§ PROBLEM DETAILS
Reproduce word for word, from the entries below, the line with "Q: How many?", the line with "common name: cape buffalo", and every line between them, and nothing more.

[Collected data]
^^^^^^^^
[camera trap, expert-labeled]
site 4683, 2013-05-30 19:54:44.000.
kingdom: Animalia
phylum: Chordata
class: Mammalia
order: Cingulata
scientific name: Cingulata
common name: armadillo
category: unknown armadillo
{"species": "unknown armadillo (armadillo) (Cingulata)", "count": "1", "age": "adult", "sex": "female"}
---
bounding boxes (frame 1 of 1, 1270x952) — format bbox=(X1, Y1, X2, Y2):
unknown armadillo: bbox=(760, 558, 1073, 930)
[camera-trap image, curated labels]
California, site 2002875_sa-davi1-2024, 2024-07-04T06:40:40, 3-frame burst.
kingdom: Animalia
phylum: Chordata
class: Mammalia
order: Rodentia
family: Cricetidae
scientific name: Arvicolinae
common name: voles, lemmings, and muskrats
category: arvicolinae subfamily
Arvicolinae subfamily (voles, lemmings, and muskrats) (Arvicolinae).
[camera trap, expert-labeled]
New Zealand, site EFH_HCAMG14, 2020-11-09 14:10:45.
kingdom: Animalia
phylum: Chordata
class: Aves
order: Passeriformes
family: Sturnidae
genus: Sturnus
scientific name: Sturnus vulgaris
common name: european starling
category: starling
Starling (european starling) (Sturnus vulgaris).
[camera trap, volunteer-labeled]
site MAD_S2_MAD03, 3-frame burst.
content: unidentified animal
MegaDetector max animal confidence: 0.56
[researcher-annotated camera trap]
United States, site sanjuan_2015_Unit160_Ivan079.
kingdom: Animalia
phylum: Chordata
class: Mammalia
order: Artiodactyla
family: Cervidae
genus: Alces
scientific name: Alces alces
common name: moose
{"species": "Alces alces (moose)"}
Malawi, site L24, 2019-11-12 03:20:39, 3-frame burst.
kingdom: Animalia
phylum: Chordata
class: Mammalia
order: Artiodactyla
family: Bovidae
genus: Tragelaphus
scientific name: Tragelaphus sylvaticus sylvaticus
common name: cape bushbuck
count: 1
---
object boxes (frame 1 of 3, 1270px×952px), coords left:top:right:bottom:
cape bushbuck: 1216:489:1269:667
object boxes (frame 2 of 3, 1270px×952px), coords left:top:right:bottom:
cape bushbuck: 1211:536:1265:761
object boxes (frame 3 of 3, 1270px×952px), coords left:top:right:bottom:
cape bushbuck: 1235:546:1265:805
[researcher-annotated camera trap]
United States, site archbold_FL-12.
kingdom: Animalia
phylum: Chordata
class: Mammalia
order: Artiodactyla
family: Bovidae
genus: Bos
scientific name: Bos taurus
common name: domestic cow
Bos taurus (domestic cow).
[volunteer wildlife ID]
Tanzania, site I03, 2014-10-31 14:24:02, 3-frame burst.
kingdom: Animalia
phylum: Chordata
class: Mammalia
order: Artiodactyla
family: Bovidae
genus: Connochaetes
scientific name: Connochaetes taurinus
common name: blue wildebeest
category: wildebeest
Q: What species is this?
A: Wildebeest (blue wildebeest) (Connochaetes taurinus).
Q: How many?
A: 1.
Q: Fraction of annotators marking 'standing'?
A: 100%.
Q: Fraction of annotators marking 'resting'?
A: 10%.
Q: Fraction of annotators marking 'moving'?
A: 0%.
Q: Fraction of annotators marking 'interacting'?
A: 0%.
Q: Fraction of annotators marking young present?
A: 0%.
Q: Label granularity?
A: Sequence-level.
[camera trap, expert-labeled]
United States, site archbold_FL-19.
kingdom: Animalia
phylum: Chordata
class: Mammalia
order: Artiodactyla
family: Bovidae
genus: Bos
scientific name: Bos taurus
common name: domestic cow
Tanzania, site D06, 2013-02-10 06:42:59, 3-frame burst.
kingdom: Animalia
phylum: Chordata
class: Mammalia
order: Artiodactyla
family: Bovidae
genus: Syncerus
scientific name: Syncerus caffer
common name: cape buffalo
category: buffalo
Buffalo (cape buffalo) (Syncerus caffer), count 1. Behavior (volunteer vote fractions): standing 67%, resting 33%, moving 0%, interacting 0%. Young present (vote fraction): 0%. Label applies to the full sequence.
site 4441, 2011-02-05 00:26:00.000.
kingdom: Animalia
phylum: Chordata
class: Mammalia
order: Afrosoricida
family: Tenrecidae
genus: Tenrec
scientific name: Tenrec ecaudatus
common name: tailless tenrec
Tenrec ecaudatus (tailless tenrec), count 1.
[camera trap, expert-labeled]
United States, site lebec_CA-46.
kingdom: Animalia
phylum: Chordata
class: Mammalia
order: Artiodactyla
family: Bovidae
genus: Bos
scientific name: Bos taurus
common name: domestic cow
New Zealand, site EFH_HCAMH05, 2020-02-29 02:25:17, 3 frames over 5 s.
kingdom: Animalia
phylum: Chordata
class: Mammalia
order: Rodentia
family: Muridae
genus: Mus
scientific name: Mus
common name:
^^^^^^^^
§ WRITTEN ANSWER
Q: How many?
A: 1.
Q: Fraction of annotators marking 'standing'?
A: 100%.
Q: Fraction of annotators marking 'resting'?
A: 10%.
Q: Fraction of annotators marking 'moving'?
A: 0%.
Q: Fraction of annotators marking 'interacting'?
A: 0%.
Q: Fraction of annotators marking young present?
A: 0%.
Q: Label granularity?
A: Sequence-level.
[camera trap, expert-labeled]
United States, site archbold_FL-19.
kingdom: Animalia
phylum: Chordata
class: Mammalia
order: Artiodactyla
family: Bovidae
genus: Bos
scientific name: Bos taurus
common name: domestic cow
Tanzania, site D06, 2013-02-10 06:42:59, 3-frame burst.
kingdom: Animalia
phylum: Chordata
class: Mammalia
order: Artiodactyla
family: Bovidae
genus: Syncerus
scientific name: Syncerus caffer
common name: cape buffalo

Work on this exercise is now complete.